*Work to be completed:* Check each line of the data below for the string "water", then state how many have it and nothing else.

*Listed entries:*
————
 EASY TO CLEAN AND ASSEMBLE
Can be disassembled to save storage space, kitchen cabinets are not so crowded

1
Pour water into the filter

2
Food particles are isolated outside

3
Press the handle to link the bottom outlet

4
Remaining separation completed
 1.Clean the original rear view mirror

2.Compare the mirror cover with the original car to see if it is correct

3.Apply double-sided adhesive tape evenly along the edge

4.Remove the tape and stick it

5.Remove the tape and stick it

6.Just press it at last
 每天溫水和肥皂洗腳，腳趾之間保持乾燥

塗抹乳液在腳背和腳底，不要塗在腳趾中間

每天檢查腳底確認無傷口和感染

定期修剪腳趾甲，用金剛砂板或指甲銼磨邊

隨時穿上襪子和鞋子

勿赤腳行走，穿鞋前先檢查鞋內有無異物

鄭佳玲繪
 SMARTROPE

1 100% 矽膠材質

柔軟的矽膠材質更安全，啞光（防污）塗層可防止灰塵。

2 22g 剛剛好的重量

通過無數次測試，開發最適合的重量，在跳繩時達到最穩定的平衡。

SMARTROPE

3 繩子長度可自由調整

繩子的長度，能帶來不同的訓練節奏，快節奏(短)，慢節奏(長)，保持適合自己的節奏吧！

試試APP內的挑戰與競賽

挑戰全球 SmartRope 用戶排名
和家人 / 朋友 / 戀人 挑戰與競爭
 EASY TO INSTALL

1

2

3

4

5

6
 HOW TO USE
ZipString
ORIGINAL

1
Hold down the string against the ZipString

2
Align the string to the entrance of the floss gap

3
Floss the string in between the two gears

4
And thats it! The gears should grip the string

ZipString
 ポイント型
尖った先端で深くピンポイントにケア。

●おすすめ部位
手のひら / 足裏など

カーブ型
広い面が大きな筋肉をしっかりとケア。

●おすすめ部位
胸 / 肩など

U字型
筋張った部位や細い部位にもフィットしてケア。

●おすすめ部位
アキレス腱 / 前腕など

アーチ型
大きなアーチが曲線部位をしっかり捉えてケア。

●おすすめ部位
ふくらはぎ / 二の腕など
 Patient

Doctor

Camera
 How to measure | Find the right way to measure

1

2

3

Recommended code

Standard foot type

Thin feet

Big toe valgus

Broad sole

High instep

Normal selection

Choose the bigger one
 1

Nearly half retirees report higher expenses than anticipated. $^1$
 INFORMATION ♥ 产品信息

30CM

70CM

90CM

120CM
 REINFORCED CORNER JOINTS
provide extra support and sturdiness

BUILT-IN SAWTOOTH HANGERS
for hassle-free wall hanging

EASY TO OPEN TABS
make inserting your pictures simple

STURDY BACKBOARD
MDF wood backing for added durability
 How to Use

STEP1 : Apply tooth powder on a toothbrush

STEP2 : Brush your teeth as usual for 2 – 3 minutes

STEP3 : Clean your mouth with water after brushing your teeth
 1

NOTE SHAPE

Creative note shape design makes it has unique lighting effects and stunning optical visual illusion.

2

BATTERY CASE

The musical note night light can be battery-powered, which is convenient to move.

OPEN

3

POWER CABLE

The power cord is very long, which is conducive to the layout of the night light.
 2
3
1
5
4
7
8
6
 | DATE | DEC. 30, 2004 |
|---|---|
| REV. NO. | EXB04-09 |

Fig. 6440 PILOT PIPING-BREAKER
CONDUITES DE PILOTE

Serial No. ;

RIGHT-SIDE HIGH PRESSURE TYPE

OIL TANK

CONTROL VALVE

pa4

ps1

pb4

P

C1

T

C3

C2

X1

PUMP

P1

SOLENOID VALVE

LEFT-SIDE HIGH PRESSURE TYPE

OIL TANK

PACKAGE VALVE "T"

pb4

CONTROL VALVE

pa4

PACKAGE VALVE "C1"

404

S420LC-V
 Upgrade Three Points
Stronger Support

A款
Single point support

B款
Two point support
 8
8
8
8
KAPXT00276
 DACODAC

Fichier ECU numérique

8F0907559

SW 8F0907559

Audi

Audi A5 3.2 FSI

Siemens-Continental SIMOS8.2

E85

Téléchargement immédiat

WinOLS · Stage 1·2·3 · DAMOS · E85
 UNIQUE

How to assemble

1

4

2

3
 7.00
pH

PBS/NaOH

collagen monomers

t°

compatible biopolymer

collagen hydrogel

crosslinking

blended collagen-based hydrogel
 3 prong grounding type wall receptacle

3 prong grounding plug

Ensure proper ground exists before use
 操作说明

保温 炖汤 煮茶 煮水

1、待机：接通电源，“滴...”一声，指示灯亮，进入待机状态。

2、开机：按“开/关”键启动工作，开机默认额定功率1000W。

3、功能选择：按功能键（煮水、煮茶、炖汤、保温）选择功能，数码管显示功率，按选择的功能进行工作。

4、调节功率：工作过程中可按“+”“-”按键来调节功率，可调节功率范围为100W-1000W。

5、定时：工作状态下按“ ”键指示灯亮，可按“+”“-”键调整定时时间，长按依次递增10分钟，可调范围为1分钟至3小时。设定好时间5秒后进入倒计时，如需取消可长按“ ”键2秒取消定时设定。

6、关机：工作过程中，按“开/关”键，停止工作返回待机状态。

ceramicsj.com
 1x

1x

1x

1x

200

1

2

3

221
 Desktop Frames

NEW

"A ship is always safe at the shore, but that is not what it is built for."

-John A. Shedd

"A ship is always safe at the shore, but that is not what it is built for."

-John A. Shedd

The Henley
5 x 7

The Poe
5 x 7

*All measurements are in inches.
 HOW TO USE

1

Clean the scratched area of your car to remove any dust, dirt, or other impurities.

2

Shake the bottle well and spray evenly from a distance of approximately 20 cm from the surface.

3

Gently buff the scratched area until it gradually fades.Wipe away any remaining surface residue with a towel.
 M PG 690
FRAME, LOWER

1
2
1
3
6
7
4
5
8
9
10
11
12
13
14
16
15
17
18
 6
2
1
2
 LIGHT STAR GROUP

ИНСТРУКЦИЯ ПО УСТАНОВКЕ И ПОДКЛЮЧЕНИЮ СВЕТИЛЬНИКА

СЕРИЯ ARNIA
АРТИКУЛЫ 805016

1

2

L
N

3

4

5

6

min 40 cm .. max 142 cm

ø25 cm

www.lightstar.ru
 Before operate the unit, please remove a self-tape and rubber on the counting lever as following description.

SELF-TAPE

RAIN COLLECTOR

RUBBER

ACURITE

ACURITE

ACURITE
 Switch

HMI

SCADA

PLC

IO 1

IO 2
————
*Answer box:* 2